╭─ EXTRACT PROVIDED
Apps & Mobile

Is Your Music App Compliant? #Conspicuous Privacy Policy

Daniel-turnerBy San Francisco based entertainment and IP attorney Daniel Turner (@dantrnr). Contact:

In music tech, the medium truly is the message. And as 2012 comes to a close, it is a practical truism within the industry that 'apps are the future of music.' In fact, if current analytics are at all reliable, it might be fair to say that 'apps are music's present.'

As any developer or technology industry insider also knows, there always exists a significant 'law lag' between policy and technological innovation. When it comes to apps, the story is no different. While apps have for some time been driving mobile tech R&D and marketing strategy, they have largely remained off the radar of law enforcement. Well, it looks like the law may finally be catching up.

Staying true to her threat, California Attorney General Kamala D. Harris (D) has filed the first enforcement action against a mobile app operator for failure to conspicuously post a privacy policy on their website. The December 6, 2012 complaint filed against Delta Air Lines alleges that despite the collection of customer's "personally identifiable information" ("PII"), the "Fly Delta" app does not have a privacy policy. At stake for Delta (and all future defendants) is a potential fine of up to $2,500 per download and a permanent injunction against continued use of the non-compliant app.

Delta cannot complain that it was caught off guard by the lawsuit. In February of 2012 Harris succeeded in negotiating a privacy protocol with 6 majors of the tech world (Apple, Amazon, Microsoft, Google Hewlett-Packard and Research in Motion). Then in July of 2012 Harris announced the creation of a Privacy Enforcement and Protection Unit within the CA DOJ. Finally, in a widely publicized notice dated October 26, 2012, Harris informed 100 companies (including Delta) operating in CA that they had 30 days to comply with the California Online Privacy Protection Act ("CalOPPA"). CalOPPA requires companies that collect PII through a "commercial Website or online service" to "conspicuously post its Privacy Policy on its Website." While the 2004 law does not specifically refer to mobile apps, Harris' October 26 notice made absolutely clear that as far as the CA DOJ is concerned, "[a]n operator of a mobile application ('app') that uses the Internet to collect PII is an 'online service' within the meaning of CalOPPA."
╰─
╭─ DATA
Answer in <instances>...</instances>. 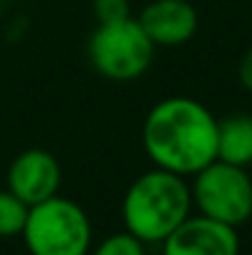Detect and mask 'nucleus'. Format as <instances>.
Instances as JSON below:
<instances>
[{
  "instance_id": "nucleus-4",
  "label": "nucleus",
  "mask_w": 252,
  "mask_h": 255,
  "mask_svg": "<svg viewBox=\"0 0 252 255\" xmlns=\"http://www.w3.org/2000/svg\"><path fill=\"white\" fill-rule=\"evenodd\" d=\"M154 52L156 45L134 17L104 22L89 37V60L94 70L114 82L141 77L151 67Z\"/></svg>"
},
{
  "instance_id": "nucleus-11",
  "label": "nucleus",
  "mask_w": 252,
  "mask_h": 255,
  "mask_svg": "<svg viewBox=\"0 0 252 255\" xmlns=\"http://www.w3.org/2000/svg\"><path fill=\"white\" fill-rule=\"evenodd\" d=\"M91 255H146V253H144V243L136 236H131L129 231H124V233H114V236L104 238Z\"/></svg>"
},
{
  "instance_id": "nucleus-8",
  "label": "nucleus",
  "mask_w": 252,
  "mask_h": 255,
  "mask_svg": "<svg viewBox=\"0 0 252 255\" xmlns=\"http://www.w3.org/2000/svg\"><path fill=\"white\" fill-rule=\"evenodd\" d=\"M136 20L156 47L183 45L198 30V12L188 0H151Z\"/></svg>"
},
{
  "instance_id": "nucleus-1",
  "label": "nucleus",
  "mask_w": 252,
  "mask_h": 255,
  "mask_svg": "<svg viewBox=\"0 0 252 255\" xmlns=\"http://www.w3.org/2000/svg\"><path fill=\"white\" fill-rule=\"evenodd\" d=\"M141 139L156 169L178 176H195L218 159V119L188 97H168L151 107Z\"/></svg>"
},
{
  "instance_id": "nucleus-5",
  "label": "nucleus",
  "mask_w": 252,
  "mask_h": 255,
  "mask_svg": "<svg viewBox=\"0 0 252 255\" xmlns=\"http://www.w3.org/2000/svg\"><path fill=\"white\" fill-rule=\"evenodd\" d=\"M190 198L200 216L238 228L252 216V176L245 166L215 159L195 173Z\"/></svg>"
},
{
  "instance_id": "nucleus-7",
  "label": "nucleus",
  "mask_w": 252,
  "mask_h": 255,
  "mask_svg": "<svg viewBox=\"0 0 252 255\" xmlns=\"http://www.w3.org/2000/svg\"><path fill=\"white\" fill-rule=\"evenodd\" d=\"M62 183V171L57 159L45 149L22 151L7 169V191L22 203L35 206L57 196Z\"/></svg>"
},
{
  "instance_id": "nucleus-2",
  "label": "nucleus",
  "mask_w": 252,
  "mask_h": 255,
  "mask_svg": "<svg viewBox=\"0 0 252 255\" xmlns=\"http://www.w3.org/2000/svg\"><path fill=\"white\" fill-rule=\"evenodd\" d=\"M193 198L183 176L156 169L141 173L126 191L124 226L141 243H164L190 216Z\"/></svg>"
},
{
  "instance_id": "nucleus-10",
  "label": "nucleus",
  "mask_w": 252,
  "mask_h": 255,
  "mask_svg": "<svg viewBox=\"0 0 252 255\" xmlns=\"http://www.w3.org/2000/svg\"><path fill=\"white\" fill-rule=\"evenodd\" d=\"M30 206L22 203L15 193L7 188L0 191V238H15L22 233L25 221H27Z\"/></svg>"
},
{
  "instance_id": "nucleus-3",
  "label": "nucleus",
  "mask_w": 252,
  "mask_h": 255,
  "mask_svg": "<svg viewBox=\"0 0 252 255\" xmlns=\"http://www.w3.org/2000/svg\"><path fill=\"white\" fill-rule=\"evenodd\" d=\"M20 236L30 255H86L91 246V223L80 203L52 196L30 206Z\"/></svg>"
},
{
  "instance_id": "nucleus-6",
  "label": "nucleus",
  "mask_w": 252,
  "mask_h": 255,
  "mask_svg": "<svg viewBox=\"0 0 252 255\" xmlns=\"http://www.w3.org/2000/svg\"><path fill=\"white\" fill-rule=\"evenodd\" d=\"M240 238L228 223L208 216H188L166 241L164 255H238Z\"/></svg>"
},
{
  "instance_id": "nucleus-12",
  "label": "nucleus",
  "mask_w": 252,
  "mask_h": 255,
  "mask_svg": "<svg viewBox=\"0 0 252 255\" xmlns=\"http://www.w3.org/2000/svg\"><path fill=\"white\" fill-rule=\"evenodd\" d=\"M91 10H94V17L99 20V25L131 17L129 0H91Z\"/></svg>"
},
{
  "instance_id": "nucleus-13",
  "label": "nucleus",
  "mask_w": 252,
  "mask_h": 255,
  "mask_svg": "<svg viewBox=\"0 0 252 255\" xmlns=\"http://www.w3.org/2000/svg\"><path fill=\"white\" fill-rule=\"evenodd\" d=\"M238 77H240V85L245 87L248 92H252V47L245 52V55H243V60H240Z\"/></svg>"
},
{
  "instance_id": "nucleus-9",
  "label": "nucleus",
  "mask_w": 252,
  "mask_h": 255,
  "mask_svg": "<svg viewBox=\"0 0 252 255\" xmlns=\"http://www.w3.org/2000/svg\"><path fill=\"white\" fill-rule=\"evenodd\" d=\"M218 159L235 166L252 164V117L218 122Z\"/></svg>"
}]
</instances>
╰─
╭─ DATA
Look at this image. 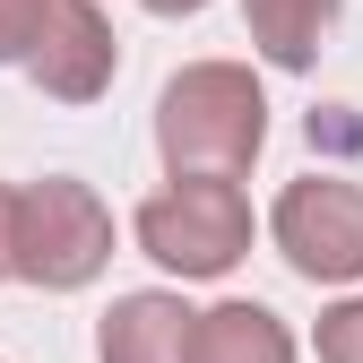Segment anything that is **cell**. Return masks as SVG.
╰─
▶ YOUR INSTRUCTIONS
Please state the maximum fine per download that Delta could face, according to the article on music app privacy compliance.

▶ THE RESULT
Up to $2,500 per download.